Continue the article on companies and web application security, starting right after its last sentence.

──────── Document excerpt

Firms Taking Web App Security (More) Seriously
Anyone in IT, who hasn't been living under a hard drive for the past decade, knows that poor application development processes have littered the Internet and corporate networks alike with trashy code that makes systems too susceptible to attack. Some companies, according to a new survey, are taking quality code more seriously.
March 26, 2009
Anyone in IT, who hasn't been living under a hard drive for the past decade, knows that poor application development processes have littered the Internet and corporate networks alike with trashy code that makes systems too susceptible to attack. Some companies, according to a new survey, are taking quality code more seriously.It took a relentless series of Internet worms and embarrassing software vulnerabilities -- more than seven years ago -- to get Microsoft to finally put significant resources behind the development of more secure, sustainable applications.
It seems it takes a publicly disclosed data breach for firms to spend more on data security in the application development phase -- than those that haven't suffered such a breach. At least, that's the finding of a new survey (PDF) conducted by the Open Web Application Security Project, ran by the OWASP Foundation.

────────────────
──────── Data records

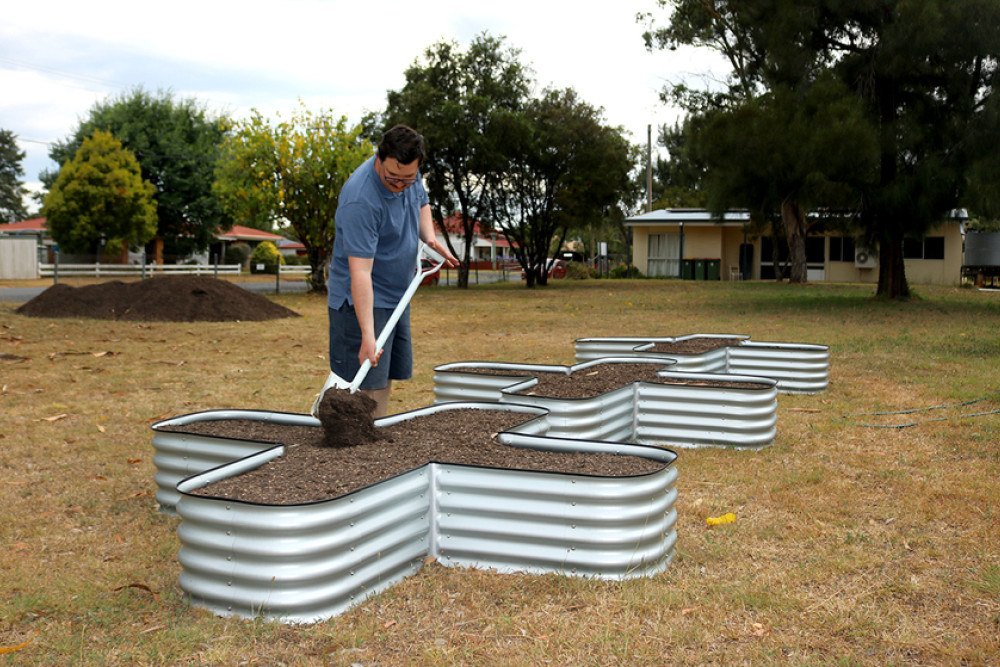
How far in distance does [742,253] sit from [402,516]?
37290 millimetres

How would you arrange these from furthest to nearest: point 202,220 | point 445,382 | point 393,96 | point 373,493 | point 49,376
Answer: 1. point 202,220
2. point 393,96
3. point 49,376
4. point 445,382
5. point 373,493

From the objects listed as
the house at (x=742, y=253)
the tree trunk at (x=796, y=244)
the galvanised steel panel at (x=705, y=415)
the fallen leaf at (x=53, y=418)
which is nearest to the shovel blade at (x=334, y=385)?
the galvanised steel panel at (x=705, y=415)

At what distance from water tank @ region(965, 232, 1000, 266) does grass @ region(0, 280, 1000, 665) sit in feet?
79.6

────────────────

— Output below —
I guess it's human nature to only want to cut back on the salt and red meat -- after one has been diagnosed with hypertension. Or take vitamins and drink more fresh juice after being sick.
And that's reflected in the findings of this survey, of about 50 companies: enterprises that were publically breached spend more to develop secure code than those that have not been breached. Or, at least those that weren't required, by the threat of a big regulatory hammer, to publicly disclose the breach.
This shows than any evangelists within organizations fighting to improve the security of applications before they're shipped, or deployed, are fighting an uphill battle against human nature. That is: why fix or focus on something that isn't broken, or causing problems today?
Problem is this: more often than not, software is shipped, or sent onto production Web servers, when it's broken. And by broken, I mean loose enough to enable someone sitting in a café in Kazakhstan to pwn the app, and then most probably the server.
The challenge is people can't see broken, or shoddily written software. At least not if it runs without crashing (too often), they can't see the holes (buffer overflows, etc.) that make the application a sieve to attack.
The good news in the survey is that 61 percent of those surveyed report that they have independent third-parties review their Web application code before it goes to production.
That percentage, based on my own reporting and interviews, strikes me as way high. But it is a survey of only about 50 companies.
In any event, it's good news. And shows some steps in the right direction. With the daily grind of data breaches and software vulnerability announcements -- I'll take it.